A Question Answering BI paradigm also provides us with complete transparency on what business is looking for. Not clicks or clueless hovering, but actual questions. Data teams are able to investigate exactly how users interact with their data products - like which questions business users are asking or which data attribute most people ask for but is not yet available.

I have read countless great articles about how data teams try to go around their blindness on how their data products are (not) being used. Interviews, workshops, video tutorials, trying to analyze the metadata from Metabase etc. I believe this transparency needs to be a first-class citizen in a BI solution, so that you as a Head of Questions & Answers can really have a good understanding of which questions are being asked, which are being answered and which we need more data for. A solution that focuses on the interface between business users, data teams and data itself. Of course, it won't substitute a good interview with business users. But isn't it ironic that as data teams, gatekeepers of all the data on how the products we sell are being used, we are usually blind to how our own data products are being used?
_ _ _ _ _ _ _
-- WHAT THE TASK ASKS --
Transcribe the passage on question-answering BI word for word, beginning at "I have read" and stopping after "are being used?".
_ _ _ _ _ _ _
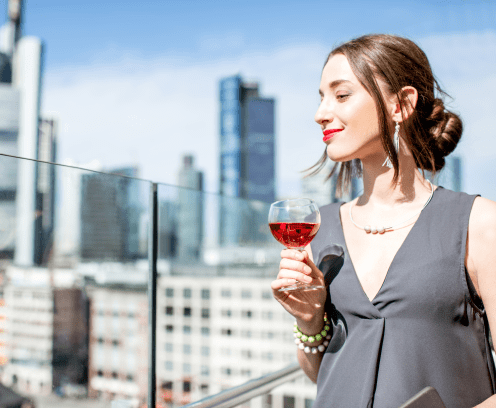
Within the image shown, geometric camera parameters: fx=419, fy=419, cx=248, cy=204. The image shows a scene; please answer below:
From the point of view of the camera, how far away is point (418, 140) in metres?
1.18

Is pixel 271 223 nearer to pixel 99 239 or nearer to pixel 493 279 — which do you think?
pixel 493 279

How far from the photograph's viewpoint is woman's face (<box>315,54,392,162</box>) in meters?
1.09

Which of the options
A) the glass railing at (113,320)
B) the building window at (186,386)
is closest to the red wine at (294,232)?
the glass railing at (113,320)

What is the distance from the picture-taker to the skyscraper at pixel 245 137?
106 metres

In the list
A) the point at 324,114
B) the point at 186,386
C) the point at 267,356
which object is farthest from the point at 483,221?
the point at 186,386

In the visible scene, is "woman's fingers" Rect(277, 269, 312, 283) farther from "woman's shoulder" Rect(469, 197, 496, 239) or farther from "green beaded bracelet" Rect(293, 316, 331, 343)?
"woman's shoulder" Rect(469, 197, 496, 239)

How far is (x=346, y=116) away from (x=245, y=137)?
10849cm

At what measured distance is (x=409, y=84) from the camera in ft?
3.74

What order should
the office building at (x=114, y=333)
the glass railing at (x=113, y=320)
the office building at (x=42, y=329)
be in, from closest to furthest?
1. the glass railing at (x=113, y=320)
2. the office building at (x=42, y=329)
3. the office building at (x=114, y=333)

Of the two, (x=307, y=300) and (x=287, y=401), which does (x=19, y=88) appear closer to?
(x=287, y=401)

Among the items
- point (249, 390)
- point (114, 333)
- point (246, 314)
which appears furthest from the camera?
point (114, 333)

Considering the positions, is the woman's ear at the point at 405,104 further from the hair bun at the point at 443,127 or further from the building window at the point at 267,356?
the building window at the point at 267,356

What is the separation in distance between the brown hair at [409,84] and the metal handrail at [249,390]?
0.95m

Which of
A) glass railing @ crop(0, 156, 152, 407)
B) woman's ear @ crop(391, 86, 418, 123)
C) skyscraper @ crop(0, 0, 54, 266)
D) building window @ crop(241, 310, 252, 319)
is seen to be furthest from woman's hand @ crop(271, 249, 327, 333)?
_ _ _ _ _ _ _
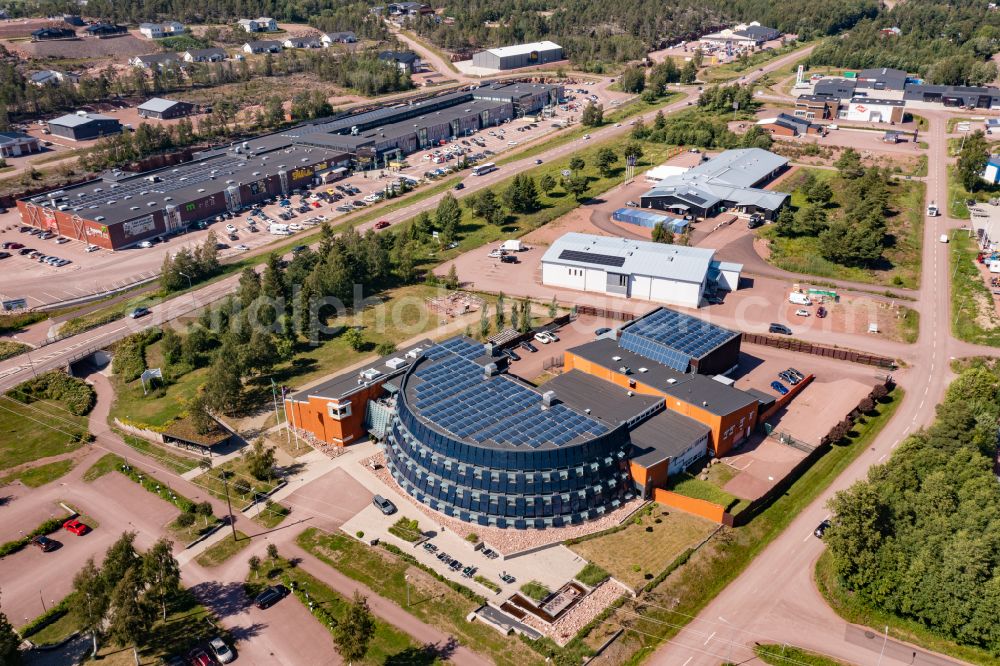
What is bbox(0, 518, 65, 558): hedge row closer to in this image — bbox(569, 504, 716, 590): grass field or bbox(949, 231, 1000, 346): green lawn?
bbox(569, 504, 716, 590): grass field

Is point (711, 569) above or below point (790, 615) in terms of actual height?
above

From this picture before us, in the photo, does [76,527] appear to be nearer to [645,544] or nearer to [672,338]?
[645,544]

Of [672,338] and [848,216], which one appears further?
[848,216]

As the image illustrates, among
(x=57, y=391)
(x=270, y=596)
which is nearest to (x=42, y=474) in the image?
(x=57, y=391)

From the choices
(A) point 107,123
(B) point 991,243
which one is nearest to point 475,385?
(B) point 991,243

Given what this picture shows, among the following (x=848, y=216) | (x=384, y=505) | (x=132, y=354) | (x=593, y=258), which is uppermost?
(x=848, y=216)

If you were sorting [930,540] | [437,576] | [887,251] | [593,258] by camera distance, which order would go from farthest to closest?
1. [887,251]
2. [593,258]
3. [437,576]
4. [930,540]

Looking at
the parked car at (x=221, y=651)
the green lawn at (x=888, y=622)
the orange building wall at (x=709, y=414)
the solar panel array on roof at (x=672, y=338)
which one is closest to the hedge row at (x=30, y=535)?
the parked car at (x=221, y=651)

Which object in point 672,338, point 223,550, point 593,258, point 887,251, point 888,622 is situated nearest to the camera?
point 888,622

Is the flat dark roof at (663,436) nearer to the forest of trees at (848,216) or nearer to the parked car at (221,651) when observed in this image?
_ _ _ _ _ _ _
-- EXERCISE RESULT --
I have read countless great articles about how data teams try to go around their blindness on how their data products are (not) being used. Interviews, workshops, video tutorials, trying to analyze the metadata from Metabase etc. I believe this transparency needs to be a first-class citizen in a BI solution, so that you as a Head of Questions & Answers can really have a good understanding of which questions are being asked, which are being answered and which we need more data for. A solution that focuses on the interface between business users, data teams and data itself. Of course, it won't substitute a good interview with business users. But isn't it ironic that as data teams, gatekeepers of all the data on how the products we sell are being used, we are usually blind to how our own data products are being used?